El vinagre blanco puede aplicarse sobre cualquier superficie, aunque se recomienda evitar la madera, ya que puede desgastarla con celeridad. En cambio, la porcelana del bidet es resistente ante este producto de origen orgánico.
Debido a su uso cotidiano, es uno de los sectores que mayor concentración de microorganismos posee. Si no se higieniza de forma periódica, a largo plazo puede afectar la salud de las personas que habitan en el hogar. Por ello, la fórmula de rociar vinagre blanco en su superficie es un método económico y que no daña la piel de aquel que lo aplica.
Esta práctica es cada vez más popular entre quienes eligen tener un baño cuidado, prolijo y con un blanco puro notorio. Además, combate las manchas, elimina malos olores y previene la acumulación de suciedad en una zona que suele pasar desapercibida.

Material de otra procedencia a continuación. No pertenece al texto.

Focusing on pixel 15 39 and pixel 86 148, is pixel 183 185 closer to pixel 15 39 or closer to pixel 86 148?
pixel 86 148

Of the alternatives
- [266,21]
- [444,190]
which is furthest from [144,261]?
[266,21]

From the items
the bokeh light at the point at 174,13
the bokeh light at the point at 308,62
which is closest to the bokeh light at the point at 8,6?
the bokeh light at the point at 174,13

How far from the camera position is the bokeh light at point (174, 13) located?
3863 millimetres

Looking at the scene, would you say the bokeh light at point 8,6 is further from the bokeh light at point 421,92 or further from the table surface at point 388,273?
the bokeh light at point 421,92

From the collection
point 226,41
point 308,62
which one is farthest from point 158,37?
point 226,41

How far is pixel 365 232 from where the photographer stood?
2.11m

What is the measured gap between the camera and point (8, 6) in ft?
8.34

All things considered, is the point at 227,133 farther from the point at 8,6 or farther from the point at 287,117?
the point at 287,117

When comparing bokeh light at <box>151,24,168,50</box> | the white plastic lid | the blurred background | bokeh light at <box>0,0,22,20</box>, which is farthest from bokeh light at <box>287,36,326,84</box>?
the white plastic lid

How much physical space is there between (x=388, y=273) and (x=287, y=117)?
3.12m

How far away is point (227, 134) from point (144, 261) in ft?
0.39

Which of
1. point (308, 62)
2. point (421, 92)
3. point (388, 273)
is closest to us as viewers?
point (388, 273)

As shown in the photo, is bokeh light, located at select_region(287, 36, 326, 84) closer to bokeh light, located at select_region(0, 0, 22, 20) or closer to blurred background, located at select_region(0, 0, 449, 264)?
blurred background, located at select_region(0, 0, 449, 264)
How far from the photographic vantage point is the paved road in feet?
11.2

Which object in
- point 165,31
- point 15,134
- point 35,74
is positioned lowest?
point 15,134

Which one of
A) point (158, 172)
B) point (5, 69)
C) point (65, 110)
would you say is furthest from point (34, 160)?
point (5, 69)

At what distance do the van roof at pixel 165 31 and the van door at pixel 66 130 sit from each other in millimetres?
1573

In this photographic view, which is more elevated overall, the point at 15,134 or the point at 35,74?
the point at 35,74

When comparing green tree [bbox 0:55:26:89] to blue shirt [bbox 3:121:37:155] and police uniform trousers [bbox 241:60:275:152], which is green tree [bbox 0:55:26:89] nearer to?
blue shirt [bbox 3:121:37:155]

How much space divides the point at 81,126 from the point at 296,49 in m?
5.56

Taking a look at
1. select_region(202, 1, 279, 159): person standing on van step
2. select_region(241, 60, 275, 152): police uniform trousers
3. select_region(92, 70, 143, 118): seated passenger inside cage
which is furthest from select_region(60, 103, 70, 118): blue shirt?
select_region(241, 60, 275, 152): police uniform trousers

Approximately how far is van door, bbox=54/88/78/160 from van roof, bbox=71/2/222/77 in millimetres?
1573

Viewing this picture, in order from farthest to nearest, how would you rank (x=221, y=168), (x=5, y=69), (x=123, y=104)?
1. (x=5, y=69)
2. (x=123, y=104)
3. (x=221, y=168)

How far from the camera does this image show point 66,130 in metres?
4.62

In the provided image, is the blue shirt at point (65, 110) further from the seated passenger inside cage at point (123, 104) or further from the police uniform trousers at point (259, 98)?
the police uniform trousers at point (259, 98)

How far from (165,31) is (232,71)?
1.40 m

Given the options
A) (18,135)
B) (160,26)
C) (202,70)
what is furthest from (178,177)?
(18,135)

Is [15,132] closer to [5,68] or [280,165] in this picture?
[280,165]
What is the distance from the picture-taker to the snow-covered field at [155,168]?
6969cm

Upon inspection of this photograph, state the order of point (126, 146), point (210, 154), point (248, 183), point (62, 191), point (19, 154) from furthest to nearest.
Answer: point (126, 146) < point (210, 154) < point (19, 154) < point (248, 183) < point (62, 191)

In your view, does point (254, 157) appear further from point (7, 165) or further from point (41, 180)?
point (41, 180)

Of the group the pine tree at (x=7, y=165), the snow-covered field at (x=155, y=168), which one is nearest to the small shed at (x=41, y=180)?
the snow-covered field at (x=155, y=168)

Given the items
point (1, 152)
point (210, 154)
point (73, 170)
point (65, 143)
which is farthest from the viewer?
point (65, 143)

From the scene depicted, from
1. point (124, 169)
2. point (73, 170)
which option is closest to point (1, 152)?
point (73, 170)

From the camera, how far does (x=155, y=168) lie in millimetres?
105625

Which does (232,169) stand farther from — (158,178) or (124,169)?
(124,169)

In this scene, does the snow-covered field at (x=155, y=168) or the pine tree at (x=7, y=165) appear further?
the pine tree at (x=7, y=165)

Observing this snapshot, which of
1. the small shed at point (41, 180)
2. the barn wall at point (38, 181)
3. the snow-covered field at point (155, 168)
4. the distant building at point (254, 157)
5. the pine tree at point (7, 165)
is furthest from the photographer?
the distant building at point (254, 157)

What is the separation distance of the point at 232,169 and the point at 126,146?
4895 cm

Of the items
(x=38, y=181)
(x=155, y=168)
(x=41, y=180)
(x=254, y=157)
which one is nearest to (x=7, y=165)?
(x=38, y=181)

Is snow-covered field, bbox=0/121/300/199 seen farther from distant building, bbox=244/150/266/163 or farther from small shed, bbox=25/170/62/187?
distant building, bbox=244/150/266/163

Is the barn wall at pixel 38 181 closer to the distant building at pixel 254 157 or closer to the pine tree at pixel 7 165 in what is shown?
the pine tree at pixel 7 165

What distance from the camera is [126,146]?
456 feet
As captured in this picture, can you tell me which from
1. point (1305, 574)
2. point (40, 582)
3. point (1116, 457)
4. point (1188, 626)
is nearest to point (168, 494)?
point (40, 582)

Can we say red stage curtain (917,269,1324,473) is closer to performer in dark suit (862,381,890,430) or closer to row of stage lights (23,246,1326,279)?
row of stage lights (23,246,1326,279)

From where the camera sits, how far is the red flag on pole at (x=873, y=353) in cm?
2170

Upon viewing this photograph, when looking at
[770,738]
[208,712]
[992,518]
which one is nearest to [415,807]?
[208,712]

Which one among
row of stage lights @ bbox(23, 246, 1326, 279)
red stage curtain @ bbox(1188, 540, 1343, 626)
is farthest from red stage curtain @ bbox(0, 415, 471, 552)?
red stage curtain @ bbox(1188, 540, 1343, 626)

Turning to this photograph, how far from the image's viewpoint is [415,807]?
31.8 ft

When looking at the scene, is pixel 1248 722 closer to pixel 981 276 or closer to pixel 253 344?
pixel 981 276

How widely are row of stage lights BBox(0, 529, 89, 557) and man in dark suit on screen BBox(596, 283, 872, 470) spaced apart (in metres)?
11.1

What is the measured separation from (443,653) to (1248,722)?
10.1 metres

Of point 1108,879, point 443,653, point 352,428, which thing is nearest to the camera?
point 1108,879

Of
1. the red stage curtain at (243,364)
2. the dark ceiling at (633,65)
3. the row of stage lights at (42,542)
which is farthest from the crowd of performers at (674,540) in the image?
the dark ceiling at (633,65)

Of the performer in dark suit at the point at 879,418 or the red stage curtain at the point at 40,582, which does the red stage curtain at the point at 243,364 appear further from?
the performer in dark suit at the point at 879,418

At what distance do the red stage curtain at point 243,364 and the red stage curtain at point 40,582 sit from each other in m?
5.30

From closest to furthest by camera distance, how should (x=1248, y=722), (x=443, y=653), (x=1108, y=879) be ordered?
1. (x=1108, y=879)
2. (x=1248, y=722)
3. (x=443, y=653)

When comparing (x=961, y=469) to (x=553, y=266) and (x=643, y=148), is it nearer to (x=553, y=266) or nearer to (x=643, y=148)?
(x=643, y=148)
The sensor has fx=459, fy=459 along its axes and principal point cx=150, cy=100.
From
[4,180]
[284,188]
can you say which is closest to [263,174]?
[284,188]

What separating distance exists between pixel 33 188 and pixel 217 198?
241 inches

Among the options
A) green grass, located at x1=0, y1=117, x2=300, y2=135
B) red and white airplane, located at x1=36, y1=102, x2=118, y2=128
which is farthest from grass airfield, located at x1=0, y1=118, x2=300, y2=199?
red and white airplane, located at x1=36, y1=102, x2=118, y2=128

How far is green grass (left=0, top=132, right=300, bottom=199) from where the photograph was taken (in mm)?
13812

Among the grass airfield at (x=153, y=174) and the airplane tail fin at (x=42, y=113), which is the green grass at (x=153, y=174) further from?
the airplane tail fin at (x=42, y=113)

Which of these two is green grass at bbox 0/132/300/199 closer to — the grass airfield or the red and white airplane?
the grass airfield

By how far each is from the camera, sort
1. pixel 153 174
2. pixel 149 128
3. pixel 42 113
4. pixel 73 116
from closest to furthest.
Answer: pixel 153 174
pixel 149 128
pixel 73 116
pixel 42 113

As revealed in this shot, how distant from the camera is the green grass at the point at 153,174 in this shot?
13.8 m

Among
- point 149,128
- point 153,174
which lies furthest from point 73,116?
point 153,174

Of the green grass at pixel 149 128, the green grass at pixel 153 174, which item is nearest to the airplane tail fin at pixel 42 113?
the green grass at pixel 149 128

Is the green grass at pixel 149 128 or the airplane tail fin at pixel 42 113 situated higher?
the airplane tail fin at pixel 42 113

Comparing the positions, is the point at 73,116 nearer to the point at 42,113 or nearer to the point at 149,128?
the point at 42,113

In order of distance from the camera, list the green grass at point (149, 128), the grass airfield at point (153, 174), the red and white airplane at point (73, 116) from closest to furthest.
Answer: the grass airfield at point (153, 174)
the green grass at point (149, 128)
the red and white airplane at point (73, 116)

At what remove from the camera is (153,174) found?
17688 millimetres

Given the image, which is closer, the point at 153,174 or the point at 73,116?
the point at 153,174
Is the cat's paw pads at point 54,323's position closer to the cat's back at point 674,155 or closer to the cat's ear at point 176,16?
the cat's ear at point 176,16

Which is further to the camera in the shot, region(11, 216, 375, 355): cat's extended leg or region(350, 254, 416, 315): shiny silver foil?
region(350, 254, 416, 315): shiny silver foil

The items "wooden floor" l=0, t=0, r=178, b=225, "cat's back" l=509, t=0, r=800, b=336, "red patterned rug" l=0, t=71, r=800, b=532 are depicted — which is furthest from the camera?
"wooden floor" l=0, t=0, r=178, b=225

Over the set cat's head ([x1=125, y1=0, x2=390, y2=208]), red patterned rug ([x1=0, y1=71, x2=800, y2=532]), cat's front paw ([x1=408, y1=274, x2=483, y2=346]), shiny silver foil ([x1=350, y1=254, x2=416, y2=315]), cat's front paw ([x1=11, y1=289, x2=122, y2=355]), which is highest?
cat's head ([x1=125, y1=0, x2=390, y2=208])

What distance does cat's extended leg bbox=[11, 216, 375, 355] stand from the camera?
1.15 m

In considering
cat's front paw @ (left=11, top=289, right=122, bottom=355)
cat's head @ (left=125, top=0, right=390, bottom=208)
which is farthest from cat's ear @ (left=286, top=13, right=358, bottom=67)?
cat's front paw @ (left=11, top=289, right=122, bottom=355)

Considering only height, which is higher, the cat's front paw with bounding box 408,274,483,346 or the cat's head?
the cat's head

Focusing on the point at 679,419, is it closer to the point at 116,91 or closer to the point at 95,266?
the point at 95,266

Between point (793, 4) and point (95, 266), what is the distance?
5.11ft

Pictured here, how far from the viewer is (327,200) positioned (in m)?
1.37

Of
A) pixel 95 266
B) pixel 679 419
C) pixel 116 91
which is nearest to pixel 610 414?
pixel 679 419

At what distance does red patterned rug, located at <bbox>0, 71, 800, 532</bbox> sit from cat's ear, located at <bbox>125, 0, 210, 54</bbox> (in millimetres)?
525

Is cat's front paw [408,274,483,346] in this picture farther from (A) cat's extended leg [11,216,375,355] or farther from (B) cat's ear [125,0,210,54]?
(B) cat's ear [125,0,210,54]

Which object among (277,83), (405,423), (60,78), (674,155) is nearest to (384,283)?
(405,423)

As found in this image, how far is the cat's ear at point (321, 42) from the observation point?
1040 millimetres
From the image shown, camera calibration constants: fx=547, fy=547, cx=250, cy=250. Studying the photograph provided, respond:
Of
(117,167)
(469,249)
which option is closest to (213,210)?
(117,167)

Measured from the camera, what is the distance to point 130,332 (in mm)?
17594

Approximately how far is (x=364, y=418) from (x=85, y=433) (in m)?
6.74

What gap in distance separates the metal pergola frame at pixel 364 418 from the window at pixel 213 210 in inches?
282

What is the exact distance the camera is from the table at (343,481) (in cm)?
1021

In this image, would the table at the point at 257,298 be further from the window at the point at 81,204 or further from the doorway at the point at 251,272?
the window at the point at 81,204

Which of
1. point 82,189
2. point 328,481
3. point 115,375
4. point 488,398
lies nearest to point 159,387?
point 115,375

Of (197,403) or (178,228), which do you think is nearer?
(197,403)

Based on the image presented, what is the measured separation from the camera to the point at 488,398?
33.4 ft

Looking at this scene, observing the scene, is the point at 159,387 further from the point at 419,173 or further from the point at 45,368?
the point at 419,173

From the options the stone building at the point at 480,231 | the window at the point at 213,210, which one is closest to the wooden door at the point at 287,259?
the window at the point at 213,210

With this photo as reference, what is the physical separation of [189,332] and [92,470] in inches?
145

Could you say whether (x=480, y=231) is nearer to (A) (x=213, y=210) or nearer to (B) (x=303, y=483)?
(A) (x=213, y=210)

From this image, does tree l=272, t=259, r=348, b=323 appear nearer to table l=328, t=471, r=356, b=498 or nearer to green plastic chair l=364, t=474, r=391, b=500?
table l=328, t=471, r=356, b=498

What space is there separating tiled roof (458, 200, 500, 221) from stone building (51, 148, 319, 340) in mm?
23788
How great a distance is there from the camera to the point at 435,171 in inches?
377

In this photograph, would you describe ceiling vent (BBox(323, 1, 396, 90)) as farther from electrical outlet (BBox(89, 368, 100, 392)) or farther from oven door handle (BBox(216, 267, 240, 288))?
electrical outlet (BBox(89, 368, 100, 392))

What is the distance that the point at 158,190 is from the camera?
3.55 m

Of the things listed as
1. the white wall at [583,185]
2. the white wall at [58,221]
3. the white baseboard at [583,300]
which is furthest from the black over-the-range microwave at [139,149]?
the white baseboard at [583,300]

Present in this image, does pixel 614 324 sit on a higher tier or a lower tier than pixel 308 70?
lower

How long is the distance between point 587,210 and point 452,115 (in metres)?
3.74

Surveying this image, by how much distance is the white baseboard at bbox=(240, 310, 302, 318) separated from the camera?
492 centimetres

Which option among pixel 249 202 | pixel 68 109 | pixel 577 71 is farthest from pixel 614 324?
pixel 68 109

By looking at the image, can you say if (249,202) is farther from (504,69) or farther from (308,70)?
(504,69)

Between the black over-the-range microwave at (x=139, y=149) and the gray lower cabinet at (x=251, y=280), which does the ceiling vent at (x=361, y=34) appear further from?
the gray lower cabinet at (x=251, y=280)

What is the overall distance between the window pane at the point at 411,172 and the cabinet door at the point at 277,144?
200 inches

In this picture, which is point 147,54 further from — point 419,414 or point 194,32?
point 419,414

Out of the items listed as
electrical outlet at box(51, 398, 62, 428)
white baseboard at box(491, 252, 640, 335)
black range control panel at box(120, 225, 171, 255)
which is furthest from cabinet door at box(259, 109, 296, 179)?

Los expertos sugieren añadir al vinagre unas gotitas de jugo de limón para potenciar su efecto. El ácido acético del primero y el ácido cítrico de la fruta trabajan en conjunto para ablandar y disolver los depósitos minerales de sarro, lo que facilita su eliminación. Este método no solo es seguro y económico, sino que contribuye a eliminar las bacterias o el desarrollo de microorganismos.